Her leg throbbing with pain, she staggered from the bathroom, not looking back, her feet sliding and her toes curled to find traction by digging into the grouted spaces between the floor tiles. Bubbles had splashed up in her face and soap stung her right eye and blurred her vision.
By the time she’d reached the phone in the living room, she’d stopped screaming but her breath was rasping and her entire body was broken out in goose bumps and trembling. She’d never felt so horror-stricken and so vulnerable.
So naked.
Curled on the floor with the phone, it took her three fumbling tries before she punched out the number of the direct line to David’s office.
46
They stood in the lobby of the Wharman Hotel near Columbus Circle. It was a small, mostly residential hotel, with wood paneling, a modest registration desk, and a single elevator with an old-fashioned brass arrow-and- numeral floor indicator above its door. Rates were reasonable because the Wharman hadn’t the amenities of the larger hotels, no restaurants, bars, shops, or ballrooms.

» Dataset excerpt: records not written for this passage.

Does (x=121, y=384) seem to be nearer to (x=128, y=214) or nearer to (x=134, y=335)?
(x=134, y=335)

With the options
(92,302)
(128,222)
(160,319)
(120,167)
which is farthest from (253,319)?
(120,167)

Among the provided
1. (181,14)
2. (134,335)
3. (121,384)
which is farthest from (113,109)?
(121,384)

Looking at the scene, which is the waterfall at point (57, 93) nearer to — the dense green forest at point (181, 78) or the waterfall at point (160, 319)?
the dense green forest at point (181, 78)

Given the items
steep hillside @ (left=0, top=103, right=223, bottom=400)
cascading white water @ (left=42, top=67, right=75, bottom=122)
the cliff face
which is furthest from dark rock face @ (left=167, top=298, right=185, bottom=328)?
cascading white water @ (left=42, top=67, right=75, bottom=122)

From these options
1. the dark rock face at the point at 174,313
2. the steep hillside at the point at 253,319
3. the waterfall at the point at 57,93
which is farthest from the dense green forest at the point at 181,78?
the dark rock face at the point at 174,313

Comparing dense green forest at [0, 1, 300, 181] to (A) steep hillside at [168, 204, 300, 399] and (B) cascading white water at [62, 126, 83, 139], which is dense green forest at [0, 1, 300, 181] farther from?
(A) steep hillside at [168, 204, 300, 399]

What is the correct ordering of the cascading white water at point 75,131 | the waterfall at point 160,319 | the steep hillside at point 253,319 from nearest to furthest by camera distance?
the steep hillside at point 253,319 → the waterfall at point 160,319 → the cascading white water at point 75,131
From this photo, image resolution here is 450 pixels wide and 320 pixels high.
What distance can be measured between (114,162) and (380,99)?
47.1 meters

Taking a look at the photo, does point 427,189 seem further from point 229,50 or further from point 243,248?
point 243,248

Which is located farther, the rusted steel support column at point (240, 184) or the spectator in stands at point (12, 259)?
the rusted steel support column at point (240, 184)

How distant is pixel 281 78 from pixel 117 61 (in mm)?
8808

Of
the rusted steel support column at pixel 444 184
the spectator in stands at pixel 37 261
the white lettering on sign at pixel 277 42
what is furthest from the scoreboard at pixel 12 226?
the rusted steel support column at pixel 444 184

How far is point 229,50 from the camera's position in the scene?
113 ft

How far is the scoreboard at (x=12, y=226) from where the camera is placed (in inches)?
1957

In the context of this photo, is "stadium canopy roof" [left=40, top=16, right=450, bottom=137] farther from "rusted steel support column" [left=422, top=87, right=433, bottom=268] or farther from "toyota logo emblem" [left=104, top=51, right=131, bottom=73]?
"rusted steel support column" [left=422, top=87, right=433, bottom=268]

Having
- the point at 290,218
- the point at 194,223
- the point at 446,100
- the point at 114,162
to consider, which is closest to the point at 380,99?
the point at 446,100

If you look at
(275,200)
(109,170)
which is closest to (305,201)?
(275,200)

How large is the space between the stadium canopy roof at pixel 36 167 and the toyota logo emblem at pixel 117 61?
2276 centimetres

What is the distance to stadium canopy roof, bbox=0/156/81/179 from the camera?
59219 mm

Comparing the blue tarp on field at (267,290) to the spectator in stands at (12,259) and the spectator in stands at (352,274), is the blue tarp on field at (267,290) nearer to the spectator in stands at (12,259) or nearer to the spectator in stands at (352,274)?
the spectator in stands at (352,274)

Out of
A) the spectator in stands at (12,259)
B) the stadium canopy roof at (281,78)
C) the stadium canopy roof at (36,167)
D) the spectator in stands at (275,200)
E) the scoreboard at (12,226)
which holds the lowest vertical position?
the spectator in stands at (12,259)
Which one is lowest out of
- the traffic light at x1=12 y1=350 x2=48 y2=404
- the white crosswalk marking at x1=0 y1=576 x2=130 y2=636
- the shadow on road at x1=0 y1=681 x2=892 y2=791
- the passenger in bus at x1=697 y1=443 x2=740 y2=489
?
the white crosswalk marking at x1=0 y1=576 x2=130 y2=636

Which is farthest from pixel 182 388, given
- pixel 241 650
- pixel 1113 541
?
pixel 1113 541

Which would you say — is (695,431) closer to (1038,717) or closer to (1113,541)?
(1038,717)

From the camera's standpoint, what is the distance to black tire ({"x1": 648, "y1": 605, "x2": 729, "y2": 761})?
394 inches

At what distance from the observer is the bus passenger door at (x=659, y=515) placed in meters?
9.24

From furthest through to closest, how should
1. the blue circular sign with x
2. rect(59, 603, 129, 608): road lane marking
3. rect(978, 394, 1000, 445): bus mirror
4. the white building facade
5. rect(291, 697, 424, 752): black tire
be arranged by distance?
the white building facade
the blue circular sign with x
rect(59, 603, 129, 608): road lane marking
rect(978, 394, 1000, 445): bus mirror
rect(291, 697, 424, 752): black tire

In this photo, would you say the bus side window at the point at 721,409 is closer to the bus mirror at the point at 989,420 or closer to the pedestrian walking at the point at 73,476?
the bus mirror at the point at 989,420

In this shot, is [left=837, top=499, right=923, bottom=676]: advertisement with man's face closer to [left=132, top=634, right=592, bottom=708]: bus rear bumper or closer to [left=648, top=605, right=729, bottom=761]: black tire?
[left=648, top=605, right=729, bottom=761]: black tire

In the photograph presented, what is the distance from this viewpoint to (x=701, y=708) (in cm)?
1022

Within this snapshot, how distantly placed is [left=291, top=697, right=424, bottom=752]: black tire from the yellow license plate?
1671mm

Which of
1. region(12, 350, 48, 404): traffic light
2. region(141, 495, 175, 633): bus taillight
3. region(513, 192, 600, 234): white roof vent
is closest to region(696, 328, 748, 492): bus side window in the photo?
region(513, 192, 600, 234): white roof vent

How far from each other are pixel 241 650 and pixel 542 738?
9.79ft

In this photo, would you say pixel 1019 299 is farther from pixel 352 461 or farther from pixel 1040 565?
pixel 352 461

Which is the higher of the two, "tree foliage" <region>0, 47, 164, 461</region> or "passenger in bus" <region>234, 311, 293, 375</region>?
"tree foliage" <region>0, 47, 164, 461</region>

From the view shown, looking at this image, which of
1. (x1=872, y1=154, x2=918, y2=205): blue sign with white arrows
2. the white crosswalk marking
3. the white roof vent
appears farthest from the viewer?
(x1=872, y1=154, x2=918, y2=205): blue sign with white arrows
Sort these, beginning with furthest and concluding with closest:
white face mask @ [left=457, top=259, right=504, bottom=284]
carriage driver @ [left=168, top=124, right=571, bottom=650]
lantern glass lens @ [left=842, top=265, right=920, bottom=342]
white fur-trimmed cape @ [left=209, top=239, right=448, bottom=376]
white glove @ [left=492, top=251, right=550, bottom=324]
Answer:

The desk clerk was in his early twenties and sharply dressed in a blue suit, white shirt with red tie. He had neatly trimmed dark hair and a smooth complexion and looked more like a leader in the Young Republicans than a hotel employee. If there was a bellman, he was nowhere in sight.
Clutching Michael’s hand, Molly stood off to the side near a chair and table and watched David check them in. At her feet on the waxed parquet floor were Michael’s folded stroller, a suitcase, and a large dufffle bag.
She found herself studying David’s face. He was obviously under more strain than he usually allowed her to see. Like her, he was trying hard to hold everything together and keep his world from disintegrating.
The young desk clerk turned away from him to swipe his Visa card, and David quickly wiped a hand over his face, massaging his Adam’s apple between thumb and forefinger as if his throat was constricted. His expression became placid and he glanced toward her and smiled to let her know he was thinking of her; he was hiding behind his facade again.
When he’d gotten the room key, he came over to her and lifted the duffle bag and suitcase. Without a word, she picked up the stroller and they went with Michael to the elevator.
David set down the suitcase and pressed the button with the Up arrow. After a pause, the brass arrow on the floor indicator trembled as if stuck on 12, then began moving spasmodically toward lower numbers.